There are many commonalities with HIV disease: sensory and autonomic neuropathy, dementia, opportunistic infections, susceptibility to certain cancers, metabolic problems involving vitamin D, detox problems, abnormalities of glucose metabolism, vertical transmission.
It is worth noting here that the “fatigue” is not seen clinically in HIV disease in patients treated with HAART. It is therefore tempting to speculate, that XMRV is being inhibited by treatment as well, since there must be patients who have both. Epidemiologic studies should be very illuminating.
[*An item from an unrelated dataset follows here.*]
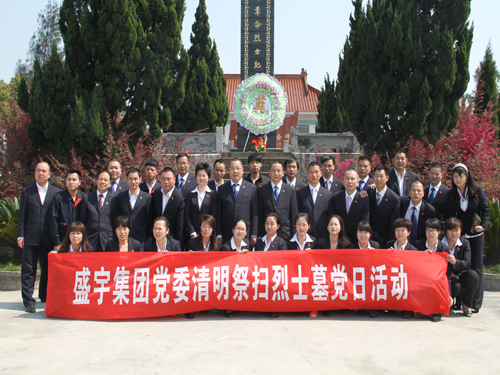 ʢ��F(tu��n)�hί�_չ����������ʿĹ�h��ϵ�л��(d��ng)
Commonalities between CFS and ASD: sensory disturbances, cognitive issues, IBS, mitochondrial defect, detox problems, opportunistic infections, susceptibility to vaccine inury.
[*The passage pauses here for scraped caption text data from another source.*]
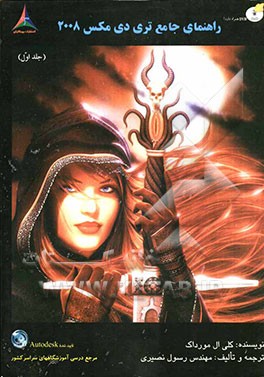راهنمای جامع تری دی مکس 2008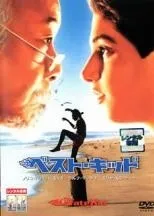 2025年最新】ベストキッドdvdの人気アイテム - メルカリ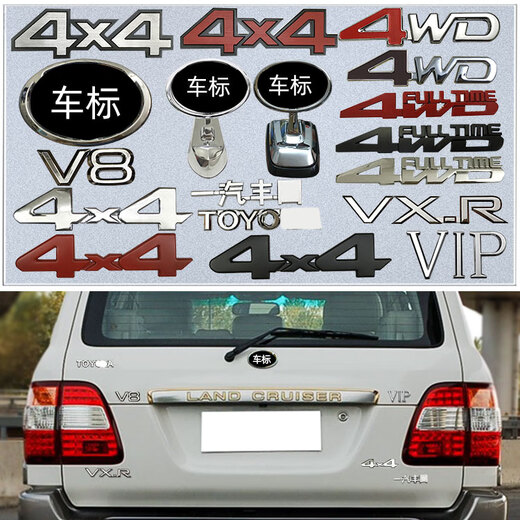 Anwendbar für Toyota 4700 Car Logo 99-07 Land Cruiser FJ100 Center Net Logo LC100 Heckmarke Vertikale Farbleiste 9905 Niutou Center Net Logo Note Farbe Farbe
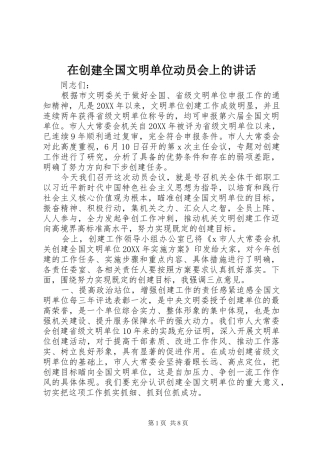 在创建全国文明单位动员会上的致辞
GWS: Very similar picture to CFS, inluding high prevalence of PTSD in the patient population. Similar stress response is particularly noteworthy.
XMRV is an exogenous human retrovirus. All the other known human exogenous retroviruses cause disease in humans. XMRV is a gammaretrovirus. Other examples of the same genus are the MLV’s and FeLV. MLV’s cause a variety of diseases including cancer and neurodegenerative diseases in mice. FeLV causes disease in cats not unlike CFS in humans, fatigue, adenopathy, GI disturbance, neuropathies, abnormalities of serum osmolarity.
Here are a few little loose dots, but ones I find particularly tantalizing because they reflect on the neuropsychiatric piece. Some autistic children have PANDAS (Pediatric Autoimmune Neuropsychiatric Disorder Associated with Streptococcus) in which they have difficulty clearing the organism and OCD symptoms are prominent. Avian leukemia virus is an alpharetrovirus. Parrots in captivity get a form of trichotillomania, aptly called feather-picking, that responds to Prozac. Trichotillomania is a form of OCD. Here is an article suggesting that compulsive behavior can be transplanted from one mouse to another. link Lab mice lack the XPR1 receptor (required for XMLV and XMRV entry into cells) and are therefore resistant to the xenotropic strains of MLV, but have ERV’s. There is evidence that endogenous retroviruses which have been thought not to cause disease, probably do sometimes. And a fascinating presentation suggesting ERV involvement in schizophrenia. link
It seems to me from my email that there is a peak in the patient population around age 55 or 56 in both the CFS and Lyme groups, regardless of when they first became ill. Perhaps a bell curve? I suppose it could be chance, but it seems too frequent to me for chance. It suggests to me that there was a horizontal transmission event, like a vaccine that went out in the mid or late 1950’s. And this sobering paper. link There also seems to be an increased incidence of other likely X related neuroimmune diseases, particularly ASD and MS, in family members of CFS patients. Any epidemiologists out there want to take on these important questions? Sure doesn’t seem like we can count on the CDC to help us.